Soledad is now ready to replicate this idea in other institutions and poor neighborhoods in the greater Asunción area. She is currently negotiating with a shelter for abandoned youth, and she is also beginning talks with leaders in the riverside community of Bañado Sur, the neighborhood of Tacumbú, a school, and a home for the elderly. As an important component for working in poor communities, Soledad plans to train youth from the community to serve as technical advisors for the production of garden projects in other settings.

Nature represented an important force in Soledad MartinezÕs upbringing. She spent much of her childhood with her grandmother in the countryside learning the delicate balance between human beings and the land they depend on. Through her mother's garden in the city, she recognized the importance of maintaining that relationship, whether one lives surrounded by asphalt or forests. This background led her to seek out professional opportunities that brought her close to people cultivating the land, specifically those practicing agriculture in a sustainable relationship with the environment.
With a degree in agronomy engineering, Soledad began working in laboratories focused on ecological study, particularly the biological control of insect plagues. Realizing the lack of information on and appreciation of the environment, Soledad began to develop environmental education programs on organic production through partnerships with prominent environmental citizen sector organizations. At the same time, she began to practice what she preached and became a small farm owner, cultivating and selling organic produce. As an entrepreneur, she and a group of colleagues joined together to form the Entrepreneur's Club-Foundation, which brings together small-business entrepreneurs to share ideas and best practices. Soledad coordinates the Center for Ecological Action within this network.

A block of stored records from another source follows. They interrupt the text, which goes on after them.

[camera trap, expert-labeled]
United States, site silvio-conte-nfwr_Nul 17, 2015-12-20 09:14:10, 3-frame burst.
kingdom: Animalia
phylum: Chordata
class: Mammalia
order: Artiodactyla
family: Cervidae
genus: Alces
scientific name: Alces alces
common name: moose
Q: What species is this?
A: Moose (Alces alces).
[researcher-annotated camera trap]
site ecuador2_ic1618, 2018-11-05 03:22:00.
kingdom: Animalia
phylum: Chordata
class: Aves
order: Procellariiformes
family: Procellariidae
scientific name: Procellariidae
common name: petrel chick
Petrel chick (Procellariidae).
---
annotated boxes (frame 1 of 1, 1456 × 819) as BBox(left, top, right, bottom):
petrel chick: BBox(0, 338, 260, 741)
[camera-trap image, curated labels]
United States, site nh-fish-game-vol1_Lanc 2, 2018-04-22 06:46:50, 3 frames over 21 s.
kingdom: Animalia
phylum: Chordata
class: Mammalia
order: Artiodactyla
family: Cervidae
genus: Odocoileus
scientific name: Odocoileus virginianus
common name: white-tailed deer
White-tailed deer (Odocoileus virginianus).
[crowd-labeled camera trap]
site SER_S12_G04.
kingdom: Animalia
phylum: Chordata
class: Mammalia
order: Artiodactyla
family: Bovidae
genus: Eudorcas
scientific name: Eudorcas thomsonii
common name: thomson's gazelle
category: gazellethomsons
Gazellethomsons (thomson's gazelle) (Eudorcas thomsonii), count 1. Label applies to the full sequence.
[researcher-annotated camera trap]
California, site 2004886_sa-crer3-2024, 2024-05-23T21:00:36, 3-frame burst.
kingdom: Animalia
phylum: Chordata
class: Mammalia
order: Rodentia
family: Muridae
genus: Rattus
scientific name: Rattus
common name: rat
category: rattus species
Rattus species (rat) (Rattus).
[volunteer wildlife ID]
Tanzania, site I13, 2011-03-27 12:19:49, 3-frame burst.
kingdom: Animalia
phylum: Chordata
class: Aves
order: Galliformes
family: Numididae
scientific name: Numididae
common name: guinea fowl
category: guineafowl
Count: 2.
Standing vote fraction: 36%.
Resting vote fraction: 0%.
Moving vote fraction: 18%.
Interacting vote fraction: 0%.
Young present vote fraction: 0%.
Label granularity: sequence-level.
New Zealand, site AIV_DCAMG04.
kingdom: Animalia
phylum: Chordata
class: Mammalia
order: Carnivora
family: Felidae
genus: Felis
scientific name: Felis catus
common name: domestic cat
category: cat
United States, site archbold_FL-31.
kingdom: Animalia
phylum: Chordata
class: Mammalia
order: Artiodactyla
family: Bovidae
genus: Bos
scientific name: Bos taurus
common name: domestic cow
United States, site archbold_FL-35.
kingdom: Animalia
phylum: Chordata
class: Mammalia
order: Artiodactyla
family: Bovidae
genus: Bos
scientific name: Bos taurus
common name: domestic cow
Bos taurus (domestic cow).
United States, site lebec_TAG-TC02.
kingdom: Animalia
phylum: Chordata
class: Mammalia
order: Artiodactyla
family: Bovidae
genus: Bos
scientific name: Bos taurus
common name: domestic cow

Through 10 years of working with ecologically sound production, she has come into contact with groups of women, peasants, university students, professionals, and homeless people who are all interested in cultivating and learning to manage the land as a means for production. One day, returning from the weekly fair where she sells her organic produce, she stopped at a traffic light. A young street beggar came to her window to ask for spare change. When he saw the bag of carrots next to her, fresh from the market, he asked if he could have one. Soledad was surprised by his sheer joy when she handed him the whole bag, and shocked when the boy then disbursed the rest to the street children gathered at the intersection. In the back seat, Soledad's daughter said, "Instead of coins, let's give fruit or carrots so they can eat something healthy. Or we can make gardens in the street." It was exactly what Soledad had been thinking after seeing plots of unused land, the degradation of the environment, and the decline of nutrition levels. Soledad started setting in motion her idea to enable even the most marginal groups to rediscover a sustainable and beneficial relationship with their environment by producing their own food.